After analyzing and manipulating the data in the QVD table, you can write the data back to a QVD file on disk. To write the data to a QVD file, you can use the pyqvd.qvd.QvdTable.to_qvd() method of the pyqvd.qvd.QvdTable class. This method takes the path to the QVD file as an argument and writes the data in the QVD table to the specified file.

For example, to write the data in the QVD table to a QVD file called output.qvd, you can use the following code:

tbl.to_qvd("output.qvd")

As with reading, the QVD table or the resulting QVD file can also be written to any binary stream instead of to the hard drive. This can be done by using the pyqvd.qvd.QvdTable.to_stream() method of the pyqvd.qvd.QvdTable class. This method takes the file-like object (BinaryIO) as an argument and writes the data in the QVD table to the specified stream.

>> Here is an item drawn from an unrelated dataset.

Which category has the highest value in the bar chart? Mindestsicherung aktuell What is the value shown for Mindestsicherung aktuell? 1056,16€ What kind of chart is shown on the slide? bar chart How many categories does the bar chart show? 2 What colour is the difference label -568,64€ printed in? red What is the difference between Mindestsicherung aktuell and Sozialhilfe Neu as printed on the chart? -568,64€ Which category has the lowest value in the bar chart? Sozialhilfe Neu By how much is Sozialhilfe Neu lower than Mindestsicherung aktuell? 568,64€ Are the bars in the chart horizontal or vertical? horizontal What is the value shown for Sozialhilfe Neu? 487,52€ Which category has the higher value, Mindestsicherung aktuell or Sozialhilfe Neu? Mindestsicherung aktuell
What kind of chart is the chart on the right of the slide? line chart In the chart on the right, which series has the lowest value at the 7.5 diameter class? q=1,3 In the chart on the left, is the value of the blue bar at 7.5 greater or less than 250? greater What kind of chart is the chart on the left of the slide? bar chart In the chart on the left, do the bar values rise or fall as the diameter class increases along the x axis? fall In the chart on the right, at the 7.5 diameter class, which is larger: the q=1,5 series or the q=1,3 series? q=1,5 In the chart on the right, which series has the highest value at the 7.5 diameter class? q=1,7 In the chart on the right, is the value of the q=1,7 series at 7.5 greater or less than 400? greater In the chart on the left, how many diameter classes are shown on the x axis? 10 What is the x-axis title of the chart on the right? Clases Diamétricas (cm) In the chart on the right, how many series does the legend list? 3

For example, to write the data in the QVD table to a binary buffer and then upload the buffer to a S3 Object Storage, you could use the following code:

import boto3
from pyqvd import QvdTable

...

buffer = io.BytesIO()
tbl.to_stream(buffer)

s3 = boto3.client("s3")
obj = s3.put_object(Bucket="my-bucket", Key="output.qvd", Body=buffer.getvalue())

By default, opinionated settings are used when writing the QVD file. However, you can also specify custom settings when writing the QVD file. For example, you can specify the table’s name or the format that is used to write the data to the QVD file. Therefore you can use the writer’s options class pyqvd.io.QvdFileWriterOptions to specify the custom settings and so called formatters to format the data.

from pyqvd.io import QvdFileWriterOptions, DateValueFormatter

date_formatter = DateValueFormatter("DD.MM.YYYY")
options = QvdFileWriterOptions(table_name="my-table", date_formatter=date_formatter)

tbl.to_qvd("output.qvd", options)

For a complete list of available options and formatters, as well as information about the supported format strings, please refer to the API Reference documentation.